* PROMPT: Could you copy, word for word, the lines of the listing below, starting with the line containing "How far from" and going on through the line containing "Is the window"?

* DATA SUPPLIED:
---

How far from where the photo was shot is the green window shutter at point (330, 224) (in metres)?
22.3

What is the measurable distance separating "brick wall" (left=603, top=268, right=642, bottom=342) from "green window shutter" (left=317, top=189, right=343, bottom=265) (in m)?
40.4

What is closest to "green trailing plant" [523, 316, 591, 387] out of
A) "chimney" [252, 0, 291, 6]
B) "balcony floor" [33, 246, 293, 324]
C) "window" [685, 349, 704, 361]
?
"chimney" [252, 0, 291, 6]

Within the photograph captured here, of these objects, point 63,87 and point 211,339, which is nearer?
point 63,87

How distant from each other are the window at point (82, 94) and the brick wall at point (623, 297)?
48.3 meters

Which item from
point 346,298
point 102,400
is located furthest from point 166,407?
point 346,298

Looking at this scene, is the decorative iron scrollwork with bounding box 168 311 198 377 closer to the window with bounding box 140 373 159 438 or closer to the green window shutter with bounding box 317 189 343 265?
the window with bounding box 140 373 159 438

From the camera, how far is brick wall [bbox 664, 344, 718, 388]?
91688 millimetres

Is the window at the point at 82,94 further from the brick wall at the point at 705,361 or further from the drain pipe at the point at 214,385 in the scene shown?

---

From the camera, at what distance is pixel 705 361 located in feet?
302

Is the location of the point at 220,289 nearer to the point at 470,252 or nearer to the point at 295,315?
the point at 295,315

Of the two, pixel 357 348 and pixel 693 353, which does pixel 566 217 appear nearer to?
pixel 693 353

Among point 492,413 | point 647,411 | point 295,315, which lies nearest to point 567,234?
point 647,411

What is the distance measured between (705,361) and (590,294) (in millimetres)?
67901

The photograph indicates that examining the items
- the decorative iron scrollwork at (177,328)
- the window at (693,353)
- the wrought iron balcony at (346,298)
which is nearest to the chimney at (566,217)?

---

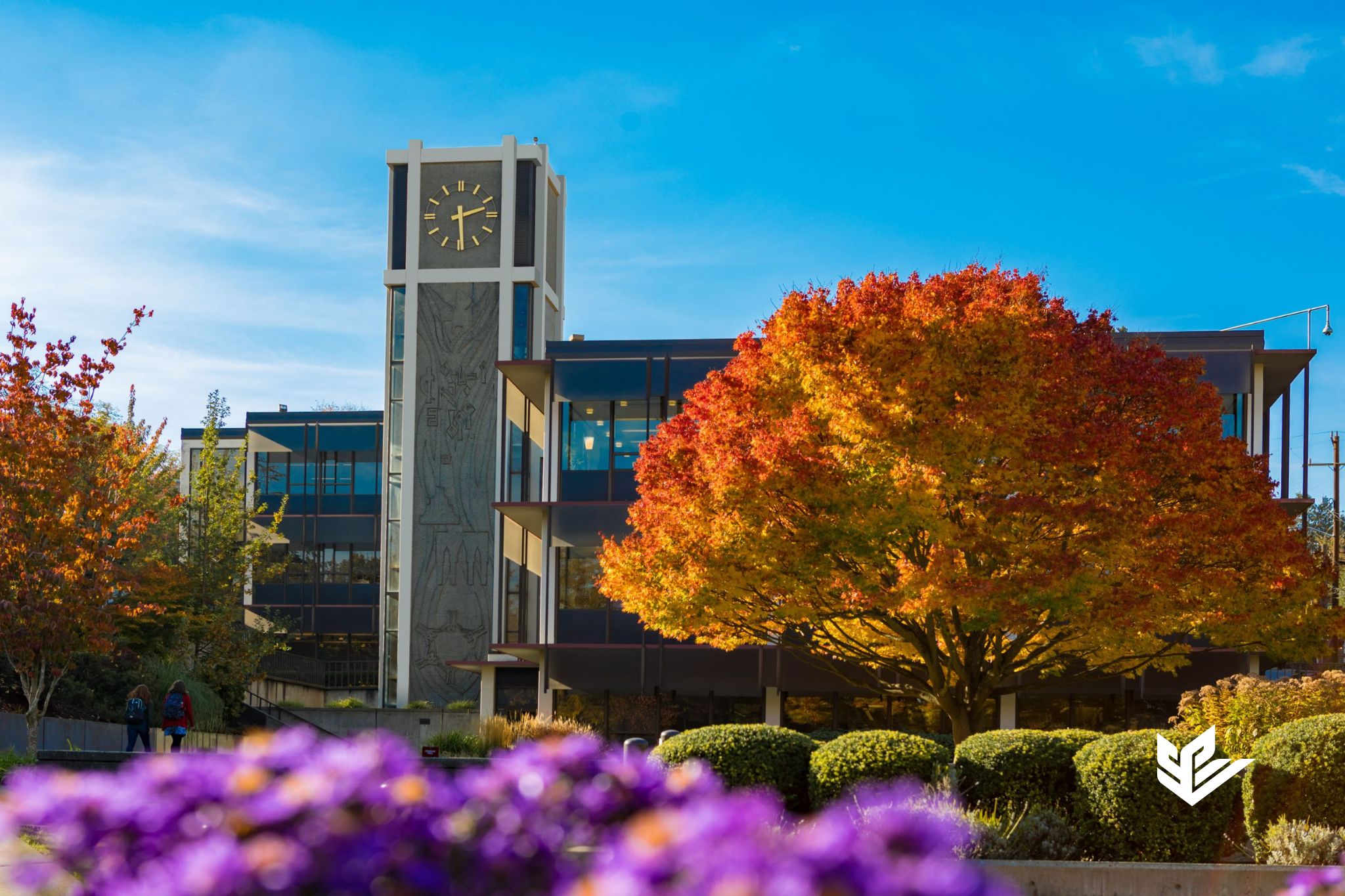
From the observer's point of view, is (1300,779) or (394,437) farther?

---

* TASK RESPONSE:
How far from where the photo was shot is the green window shutter at point (330, 224) (in metres)?
22.3

What is the measurable distance separating "brick wall" (left=603, top=268, right=642, bottom=342) from "green window shutter" (left=317, top=189, right=343, bottom=265) (in m)?
40.4

What is closest to "green trailing plant" [523, 316, 591, 387] out of
A) "chimney" [252, 0, 291, 6]
B) "balcony floor" [33, 246, 293, 324]
C) "window" [685, 349, 704, 361]
?
"chimney" [252, 0, 291, 6]

Within the photograph captured here, of these objects, point 63,87 and point 211,339, which is nearer?
point 63,87

How distant from each other are the window at point (82, 94) and the brick wall at point (623, 297)?
48.3 meters

Which item from
point 346,298
point 102,400
is located furthest from point 166,407?
point 346,298

Looking at this scene, is the decorative iron scrollwork with bounding box 168 311 198 377 closer to the window with bounding box 140 373 159 438 or closer to the green window shutter with bounding box 317 189 343 265?
the window with bounding box 140 373 159 438

From the camera, how far is brick wall [bbox 664, 344, 718, 388]?
91688 millimetres

Is the window at the point at 82,94 further from the brick wall at the point at 705,361 or further from the drain pipe at the point at 214,385 in the scene shown?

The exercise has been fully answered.